Saturday, October 09, 2010.
EU Naval Force spokesman Lt. Col Per Klingvall said the FV Feng Guo, a Taiwanese vessel, was hijacked in the Gulf of Aden about 250 nautical miles (463 km) from Antisiranana, Madagascar.
According to Klingvall, the fishing vessel has a crew of 14, four of them Chinese, including the Taiwanese captain. Eight are Vietnamese and two are Indonesian.
He said the vessel departed from Port Louis, Mauritius on Oct. 1 and had been confirmed pirated by her owner.
"This is the most southerly vessel to be pirated since the operation began," Klingvall said.
Including the Feng Guo, Somali pirates were currently holding 18 ships with 383 hostages, he said.
Somalia is at the entrance to the Gulf of Aden, which leads to the Red Sea and the Suez Canal, one of the world’s most important shipping channels.
The country has been plagued by factional fighting between warlords and hasn’t had a functioning central administration since the 1991 ouster of former dictator, Mohammed Siad Barre.

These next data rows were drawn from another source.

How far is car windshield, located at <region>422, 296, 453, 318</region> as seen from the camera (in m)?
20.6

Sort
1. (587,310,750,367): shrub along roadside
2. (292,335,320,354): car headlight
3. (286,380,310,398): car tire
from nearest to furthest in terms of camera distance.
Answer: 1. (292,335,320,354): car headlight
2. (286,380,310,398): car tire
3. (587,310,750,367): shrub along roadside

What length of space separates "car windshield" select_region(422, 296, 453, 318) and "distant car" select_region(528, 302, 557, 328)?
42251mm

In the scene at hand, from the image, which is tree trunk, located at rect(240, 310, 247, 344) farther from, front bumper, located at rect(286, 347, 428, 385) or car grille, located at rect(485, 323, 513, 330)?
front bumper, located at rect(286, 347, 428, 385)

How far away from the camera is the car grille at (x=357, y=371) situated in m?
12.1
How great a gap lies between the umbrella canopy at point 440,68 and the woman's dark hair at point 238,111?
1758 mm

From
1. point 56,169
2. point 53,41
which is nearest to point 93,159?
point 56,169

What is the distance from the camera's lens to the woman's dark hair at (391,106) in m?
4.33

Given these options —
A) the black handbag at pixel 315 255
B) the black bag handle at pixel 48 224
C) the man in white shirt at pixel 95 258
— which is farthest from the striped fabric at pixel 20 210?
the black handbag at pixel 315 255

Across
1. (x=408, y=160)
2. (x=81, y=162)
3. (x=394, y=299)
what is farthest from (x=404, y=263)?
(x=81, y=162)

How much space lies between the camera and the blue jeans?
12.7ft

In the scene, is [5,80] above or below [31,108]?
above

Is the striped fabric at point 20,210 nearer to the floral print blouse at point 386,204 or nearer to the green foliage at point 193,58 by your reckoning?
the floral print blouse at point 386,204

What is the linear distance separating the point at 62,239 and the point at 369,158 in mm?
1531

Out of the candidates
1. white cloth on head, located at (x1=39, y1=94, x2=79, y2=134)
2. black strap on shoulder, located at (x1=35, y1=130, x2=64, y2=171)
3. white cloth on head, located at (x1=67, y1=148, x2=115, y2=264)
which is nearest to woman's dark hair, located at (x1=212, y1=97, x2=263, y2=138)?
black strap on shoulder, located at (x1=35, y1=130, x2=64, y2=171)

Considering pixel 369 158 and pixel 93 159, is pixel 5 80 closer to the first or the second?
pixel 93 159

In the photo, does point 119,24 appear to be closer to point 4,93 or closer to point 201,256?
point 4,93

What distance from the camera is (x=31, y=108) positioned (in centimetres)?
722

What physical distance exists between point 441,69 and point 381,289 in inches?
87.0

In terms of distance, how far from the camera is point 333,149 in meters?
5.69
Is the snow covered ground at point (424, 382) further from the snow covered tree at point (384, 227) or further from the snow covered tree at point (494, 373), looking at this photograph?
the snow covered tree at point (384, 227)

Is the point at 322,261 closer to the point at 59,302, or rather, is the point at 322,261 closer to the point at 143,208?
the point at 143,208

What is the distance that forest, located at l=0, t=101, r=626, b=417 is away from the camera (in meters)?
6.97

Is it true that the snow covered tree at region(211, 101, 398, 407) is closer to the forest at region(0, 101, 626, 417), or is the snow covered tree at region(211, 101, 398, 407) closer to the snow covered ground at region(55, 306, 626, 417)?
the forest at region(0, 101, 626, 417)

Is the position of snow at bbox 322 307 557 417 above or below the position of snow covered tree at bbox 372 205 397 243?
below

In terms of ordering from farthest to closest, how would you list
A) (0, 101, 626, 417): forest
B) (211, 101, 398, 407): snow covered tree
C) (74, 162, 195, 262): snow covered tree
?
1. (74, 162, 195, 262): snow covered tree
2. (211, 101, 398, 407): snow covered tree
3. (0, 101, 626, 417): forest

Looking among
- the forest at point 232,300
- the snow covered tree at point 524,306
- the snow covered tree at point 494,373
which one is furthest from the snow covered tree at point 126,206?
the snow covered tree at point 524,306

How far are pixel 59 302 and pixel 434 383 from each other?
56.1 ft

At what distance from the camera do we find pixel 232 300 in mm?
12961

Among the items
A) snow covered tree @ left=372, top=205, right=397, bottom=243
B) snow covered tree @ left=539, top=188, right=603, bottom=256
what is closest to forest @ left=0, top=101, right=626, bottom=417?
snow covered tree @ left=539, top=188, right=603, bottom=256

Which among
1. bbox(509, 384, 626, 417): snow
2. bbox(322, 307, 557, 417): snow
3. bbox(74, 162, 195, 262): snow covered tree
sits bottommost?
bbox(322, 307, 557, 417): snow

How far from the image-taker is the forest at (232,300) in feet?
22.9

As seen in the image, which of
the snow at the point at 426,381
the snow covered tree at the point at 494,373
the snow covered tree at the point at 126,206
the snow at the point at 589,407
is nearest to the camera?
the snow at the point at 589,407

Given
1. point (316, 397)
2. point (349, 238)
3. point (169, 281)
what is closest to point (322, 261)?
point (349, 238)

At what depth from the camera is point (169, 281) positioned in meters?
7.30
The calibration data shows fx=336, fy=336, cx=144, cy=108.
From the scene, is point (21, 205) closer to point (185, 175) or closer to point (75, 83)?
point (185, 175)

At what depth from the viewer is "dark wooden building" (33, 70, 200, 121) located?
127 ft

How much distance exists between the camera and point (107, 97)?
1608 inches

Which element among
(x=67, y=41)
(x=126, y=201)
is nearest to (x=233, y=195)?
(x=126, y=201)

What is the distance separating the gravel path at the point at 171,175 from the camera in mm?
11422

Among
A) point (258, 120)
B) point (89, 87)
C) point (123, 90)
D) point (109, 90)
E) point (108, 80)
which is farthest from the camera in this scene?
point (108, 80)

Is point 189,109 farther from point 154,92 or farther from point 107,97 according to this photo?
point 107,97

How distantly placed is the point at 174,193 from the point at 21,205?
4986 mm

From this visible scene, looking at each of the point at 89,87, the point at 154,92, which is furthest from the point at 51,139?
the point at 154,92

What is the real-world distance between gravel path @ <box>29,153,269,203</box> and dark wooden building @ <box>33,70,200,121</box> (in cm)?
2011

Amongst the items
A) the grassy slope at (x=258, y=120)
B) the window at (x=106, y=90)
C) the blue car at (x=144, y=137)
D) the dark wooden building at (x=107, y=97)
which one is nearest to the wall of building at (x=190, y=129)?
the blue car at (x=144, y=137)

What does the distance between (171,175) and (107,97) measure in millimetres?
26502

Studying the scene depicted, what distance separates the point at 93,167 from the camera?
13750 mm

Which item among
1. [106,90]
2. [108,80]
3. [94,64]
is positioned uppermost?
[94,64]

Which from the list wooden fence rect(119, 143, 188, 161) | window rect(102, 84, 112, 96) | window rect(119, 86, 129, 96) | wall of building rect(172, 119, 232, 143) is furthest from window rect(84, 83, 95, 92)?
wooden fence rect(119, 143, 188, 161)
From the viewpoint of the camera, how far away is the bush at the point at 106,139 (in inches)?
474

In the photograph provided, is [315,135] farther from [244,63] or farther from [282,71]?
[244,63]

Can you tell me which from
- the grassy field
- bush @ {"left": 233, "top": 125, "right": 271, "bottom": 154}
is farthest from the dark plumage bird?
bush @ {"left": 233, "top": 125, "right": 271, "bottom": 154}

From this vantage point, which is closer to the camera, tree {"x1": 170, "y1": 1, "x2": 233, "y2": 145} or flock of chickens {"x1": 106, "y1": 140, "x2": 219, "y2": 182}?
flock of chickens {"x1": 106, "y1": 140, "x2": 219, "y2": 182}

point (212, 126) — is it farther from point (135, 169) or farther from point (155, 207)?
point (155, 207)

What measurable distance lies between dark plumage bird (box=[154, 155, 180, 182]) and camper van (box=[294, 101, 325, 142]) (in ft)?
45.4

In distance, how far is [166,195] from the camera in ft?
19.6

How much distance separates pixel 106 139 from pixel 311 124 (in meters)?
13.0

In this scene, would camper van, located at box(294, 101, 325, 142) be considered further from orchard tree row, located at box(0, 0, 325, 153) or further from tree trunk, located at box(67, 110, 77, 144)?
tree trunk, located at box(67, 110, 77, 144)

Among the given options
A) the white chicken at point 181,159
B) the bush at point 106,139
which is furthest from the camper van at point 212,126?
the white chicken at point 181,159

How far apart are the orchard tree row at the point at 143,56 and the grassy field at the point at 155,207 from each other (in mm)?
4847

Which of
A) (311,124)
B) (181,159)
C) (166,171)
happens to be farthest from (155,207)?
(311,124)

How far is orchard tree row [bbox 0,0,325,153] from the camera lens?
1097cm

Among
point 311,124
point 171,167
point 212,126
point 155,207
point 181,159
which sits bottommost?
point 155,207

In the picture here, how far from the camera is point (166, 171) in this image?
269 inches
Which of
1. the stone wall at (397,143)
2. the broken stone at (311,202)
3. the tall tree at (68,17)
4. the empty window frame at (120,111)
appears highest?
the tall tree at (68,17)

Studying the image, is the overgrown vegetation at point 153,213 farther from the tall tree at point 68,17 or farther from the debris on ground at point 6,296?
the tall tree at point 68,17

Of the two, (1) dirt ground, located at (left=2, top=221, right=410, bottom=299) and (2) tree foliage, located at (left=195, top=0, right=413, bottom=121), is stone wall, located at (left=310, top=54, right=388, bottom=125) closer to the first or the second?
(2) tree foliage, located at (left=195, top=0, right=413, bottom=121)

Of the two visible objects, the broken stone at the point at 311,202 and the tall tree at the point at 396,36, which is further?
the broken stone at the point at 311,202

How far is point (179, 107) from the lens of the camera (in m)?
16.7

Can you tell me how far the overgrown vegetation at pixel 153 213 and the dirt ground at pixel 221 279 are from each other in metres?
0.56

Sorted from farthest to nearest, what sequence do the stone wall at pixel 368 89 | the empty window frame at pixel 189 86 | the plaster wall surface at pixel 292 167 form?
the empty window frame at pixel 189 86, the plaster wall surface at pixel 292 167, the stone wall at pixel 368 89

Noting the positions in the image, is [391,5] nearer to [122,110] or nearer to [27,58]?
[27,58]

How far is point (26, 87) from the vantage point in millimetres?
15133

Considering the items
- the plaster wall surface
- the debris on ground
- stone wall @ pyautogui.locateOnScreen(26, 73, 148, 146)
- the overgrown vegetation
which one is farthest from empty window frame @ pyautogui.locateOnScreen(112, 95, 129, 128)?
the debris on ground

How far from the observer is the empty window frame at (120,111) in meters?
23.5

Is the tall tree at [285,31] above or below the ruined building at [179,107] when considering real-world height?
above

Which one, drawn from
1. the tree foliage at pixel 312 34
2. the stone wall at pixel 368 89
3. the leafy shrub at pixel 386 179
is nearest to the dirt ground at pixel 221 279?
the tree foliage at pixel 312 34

International military officials have vowed to fight Somali pirates who have moved into the waters off the coast of East Africa.
Crews have been successfully repelling more attacks, making it harder for pirates to capture ships and earn multi-million-dollar ransoms. But the pirates have responded by using more violence.
Many ship owners are investing in physical defences like stringing razor wire and adding fire hoses that can hit attackers with streams of high-pressure water.